Not a total surprise but yesterday NBC officially decided not to order any episodes of Mockingbird Lane, the modern day reboot of The Munsters, whose pilot was written by Bryan Fuller (Pushing Daisies) and directed Bryan Singer (The Usual Suspects, X-Men).
I’m gonna give you a little history lesson and perhaps you’ll see why it was not meant to be…
A classic black and white sitcom, The Munsters was about a family of legendary monsters (Dracula, Dracula’s daughter, Frankenstein’s Monster, and Wolfman) living in the modern 60’s. With the bumbling yet loving Herman Munster (Fred Gwynne) and his wife Lily (Yvonne De Carlo) by his side, together they raise their young wolfman son, Eddie (Butch Patrick) and share their home with Lily’s father, Grandpa (Al Lewis) and Lily’s niece – the seemingly normal Marilyn (Beverly Owen then Pat Priest) – on 1313 Mockingbird Lane. And can’t forget the pets – Spot, Kitty, and The Raven (voiced first by Mel Blanc then Bob Hastings.)
While they shared a lot of similarities with The Addams Family, The Munsters were more relatable to some audiences for one simple reason; while The Addams were rich, eccentric gothics who liked to hang out at home, The Munsters were a blue-collar family (Herman being the main breadwinner) who were friendly and outgoing – even if they DID sometimes scare the crap out of some who dared to stop by.
Running for 70 episodes from 1964-1966, The Munsters inspired comic books (that managed to skirt the Comics Code due to the publisher not being a member of the Comics Magazine Assoc. of America), squeaky toys, Colorforms, model kits of the famous house and family cars, Munster Koach and Drag-u-La, and even a video game created in 1989 for Commodore 64 (but did poorly).
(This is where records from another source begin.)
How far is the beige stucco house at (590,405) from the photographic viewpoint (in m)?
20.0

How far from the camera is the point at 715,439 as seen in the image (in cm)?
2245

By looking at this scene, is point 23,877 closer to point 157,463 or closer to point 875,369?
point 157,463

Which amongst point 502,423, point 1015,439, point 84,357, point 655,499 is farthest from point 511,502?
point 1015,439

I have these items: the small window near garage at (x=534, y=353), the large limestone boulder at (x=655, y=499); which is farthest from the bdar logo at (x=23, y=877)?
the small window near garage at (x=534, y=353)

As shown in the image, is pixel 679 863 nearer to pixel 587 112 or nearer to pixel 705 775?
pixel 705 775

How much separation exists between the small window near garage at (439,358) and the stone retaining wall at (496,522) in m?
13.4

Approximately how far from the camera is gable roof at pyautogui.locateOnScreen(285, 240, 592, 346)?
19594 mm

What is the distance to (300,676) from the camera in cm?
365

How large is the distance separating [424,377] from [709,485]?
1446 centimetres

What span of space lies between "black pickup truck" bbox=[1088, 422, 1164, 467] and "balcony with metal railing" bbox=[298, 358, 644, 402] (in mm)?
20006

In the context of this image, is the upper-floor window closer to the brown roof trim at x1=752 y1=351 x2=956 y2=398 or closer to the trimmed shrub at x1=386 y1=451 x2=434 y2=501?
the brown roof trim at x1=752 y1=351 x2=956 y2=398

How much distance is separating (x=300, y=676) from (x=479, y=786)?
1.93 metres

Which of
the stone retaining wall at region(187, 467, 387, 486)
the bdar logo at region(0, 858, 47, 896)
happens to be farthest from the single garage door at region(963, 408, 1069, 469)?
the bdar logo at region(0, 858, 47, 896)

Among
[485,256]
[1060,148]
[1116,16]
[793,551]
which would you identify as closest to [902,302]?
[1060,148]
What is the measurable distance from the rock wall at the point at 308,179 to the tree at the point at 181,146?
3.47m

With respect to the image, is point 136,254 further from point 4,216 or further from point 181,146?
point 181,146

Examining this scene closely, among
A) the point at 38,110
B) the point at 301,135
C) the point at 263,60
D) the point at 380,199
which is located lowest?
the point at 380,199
Now, let’s turn to Mockingbird Lane…
In this reboot, Herman (Charlie O’Connell) no longer resembles a Frankenstein Monster but rather a regular looking dude whose only remaining body part is his heart but his wife Lily (Portia de Rossi) still looks somewhat the same…with some tweaks and Marilyn isn’t as fun and naive as portrayed in the original series.
The biggest change is Grandpa Munster (Eddie Izzard). The slapstick vaudeville vampire most of us know and love is gone, replaced with a more sinister and devious man who wouldn’t think twice about putting drops of his own blood into a plate of cookies to be able to turn his neighbor into a “blood slave”.
The premise of the reboot is that The Munsters find themselves fleeing their former home to 1313 Mockingbird Lane (whose previous owner was a serial killer with a prediliction for hobos) after Eddie comes of age, turns into a werewolf and attacks his Boy Scout troop during a camp out. The real estate agent tries desperately to talk Marilyn out of buying the house but she says it’s perfect as the family preferred the grounds to be “pre-cleansed”.
Check out the first 3 minutes and we’ll talk.
Mockingbird Lane had a price tag of $10 million and aired on October 26th with 5.4 million viewers and a 1.5 rating, which gave NBC their best numbers in the 8pm Friday night slot in two years and earned mostly A to B+ ratings from critics and viewers, but it sadly wasn’t enough to save this show.
Some critics have praised this reboot for “more heart and less camp than the original Munsters” and for that, I take issue. The whole fun of The Munsters WAS the camp…from the theme song to Herman’s goofy laugh to Marilyn’s being viewed as the “odd duck” of the family for looking so “normal”.
But then again, I come from a different generation that still appreciates black and white technology coupled with prehistoric animatronics and turning a Frankenstein Monster who terrified me so much I ran screaming and crying from at Universal Studios (true story, my mother took a pic of it as she laughed her ass off) into a guy who made me laugh every time he smiled that crooked smile while emitting that wheezing laugh of his.
That SAID, I can appreciate anyone who gives it a go and that’s what Bryan Fuller and Bryan Singer did and it while a valiant effort, it seems that it was maybe too much for some. The Munsters could be enjoyed by the entire family while Mockingbird Lane is more geared toward the True Blood set and on a night that known for being predominantly owned by family-friendly sitcoms, that could’ve been the kiss of death.
I have a feeling that if the creators are smart (and can buy the show back), it’ll be shopped around until it finds a more suitable home like on TNT, a channel famous for taking NBC castoffs like Southland and turning them into absolute must-see television.
Now you can watch the full episode.
Don’t give up hope just yet, darlings; this show may return someday!